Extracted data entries

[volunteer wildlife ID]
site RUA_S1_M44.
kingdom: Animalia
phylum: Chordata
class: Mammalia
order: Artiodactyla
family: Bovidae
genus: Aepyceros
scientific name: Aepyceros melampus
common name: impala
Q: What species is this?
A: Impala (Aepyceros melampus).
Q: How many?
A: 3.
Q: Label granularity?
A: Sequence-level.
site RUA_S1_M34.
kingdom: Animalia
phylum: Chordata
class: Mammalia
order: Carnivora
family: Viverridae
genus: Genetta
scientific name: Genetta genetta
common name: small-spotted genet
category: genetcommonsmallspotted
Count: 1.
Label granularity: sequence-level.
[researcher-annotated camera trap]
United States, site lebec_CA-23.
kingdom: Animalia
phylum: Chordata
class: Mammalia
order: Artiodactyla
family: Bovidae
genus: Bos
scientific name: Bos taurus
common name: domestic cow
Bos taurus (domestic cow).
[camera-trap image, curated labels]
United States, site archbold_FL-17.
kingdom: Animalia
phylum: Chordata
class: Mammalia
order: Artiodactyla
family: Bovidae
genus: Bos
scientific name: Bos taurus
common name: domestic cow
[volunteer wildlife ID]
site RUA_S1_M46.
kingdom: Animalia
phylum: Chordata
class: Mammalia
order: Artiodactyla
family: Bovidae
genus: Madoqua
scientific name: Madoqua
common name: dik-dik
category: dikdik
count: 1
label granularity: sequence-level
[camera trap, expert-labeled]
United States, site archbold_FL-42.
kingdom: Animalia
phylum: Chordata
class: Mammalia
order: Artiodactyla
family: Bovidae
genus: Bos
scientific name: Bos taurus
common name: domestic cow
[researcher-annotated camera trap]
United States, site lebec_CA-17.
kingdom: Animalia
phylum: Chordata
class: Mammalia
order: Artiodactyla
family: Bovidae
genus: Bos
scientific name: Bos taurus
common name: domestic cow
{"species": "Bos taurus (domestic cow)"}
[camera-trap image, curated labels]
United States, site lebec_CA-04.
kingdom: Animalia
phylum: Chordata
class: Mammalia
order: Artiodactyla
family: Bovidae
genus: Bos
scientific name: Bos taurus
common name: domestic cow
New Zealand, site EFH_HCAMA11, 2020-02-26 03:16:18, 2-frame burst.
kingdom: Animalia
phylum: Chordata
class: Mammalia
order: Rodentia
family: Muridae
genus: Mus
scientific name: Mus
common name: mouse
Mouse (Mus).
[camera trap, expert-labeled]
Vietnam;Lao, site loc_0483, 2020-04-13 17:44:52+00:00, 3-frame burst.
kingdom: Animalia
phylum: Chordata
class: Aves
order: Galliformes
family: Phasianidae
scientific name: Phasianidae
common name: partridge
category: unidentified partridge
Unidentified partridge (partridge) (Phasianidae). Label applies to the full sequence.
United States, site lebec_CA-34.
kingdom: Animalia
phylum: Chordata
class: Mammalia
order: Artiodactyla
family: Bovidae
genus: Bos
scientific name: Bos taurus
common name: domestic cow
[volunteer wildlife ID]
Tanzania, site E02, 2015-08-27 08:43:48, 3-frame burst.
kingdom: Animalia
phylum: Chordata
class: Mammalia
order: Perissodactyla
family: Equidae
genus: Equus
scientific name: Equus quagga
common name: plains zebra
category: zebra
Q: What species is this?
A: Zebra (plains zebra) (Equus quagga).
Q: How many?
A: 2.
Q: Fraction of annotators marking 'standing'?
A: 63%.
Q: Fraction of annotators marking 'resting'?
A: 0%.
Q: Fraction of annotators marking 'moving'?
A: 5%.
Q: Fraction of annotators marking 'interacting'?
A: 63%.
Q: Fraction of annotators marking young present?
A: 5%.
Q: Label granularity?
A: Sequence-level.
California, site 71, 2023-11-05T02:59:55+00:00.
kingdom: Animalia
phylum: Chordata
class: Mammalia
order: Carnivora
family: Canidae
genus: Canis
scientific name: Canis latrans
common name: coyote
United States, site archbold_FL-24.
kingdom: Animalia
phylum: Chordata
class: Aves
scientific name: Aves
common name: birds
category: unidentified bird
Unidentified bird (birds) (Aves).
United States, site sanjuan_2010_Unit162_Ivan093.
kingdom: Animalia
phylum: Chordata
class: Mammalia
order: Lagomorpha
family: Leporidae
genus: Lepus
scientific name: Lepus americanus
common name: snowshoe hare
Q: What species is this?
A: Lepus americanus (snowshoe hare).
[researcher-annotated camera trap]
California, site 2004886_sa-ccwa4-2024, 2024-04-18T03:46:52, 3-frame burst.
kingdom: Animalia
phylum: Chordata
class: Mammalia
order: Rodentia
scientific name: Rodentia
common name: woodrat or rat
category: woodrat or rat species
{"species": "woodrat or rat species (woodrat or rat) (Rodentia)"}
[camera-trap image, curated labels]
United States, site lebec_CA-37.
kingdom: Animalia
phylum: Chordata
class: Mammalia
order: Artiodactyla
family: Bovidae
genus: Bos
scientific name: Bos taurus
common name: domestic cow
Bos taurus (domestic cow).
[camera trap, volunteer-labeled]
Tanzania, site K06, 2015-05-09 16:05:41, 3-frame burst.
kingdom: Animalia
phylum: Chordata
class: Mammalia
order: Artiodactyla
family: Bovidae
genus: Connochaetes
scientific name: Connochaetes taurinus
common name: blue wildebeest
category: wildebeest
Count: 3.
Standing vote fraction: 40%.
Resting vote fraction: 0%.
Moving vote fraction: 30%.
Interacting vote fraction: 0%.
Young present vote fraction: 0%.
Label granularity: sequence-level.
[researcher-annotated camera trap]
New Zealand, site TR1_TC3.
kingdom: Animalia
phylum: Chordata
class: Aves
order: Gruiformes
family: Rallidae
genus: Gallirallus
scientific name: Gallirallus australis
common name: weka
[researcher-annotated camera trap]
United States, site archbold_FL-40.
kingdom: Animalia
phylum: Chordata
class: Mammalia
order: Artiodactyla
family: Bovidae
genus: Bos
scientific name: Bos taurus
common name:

→ Task instructions
Return each line from the data where the string "annotators" can be found.

→ Result below
Q: Fraction of annotators marking 'standing'?
Q: Fraction of annotators marking 'resting'?
Q: Fraction of annotators marking 'moving'?
Q: Fraction of annotators marking 'interacting'?
Q: Fraction of annotators marking young present?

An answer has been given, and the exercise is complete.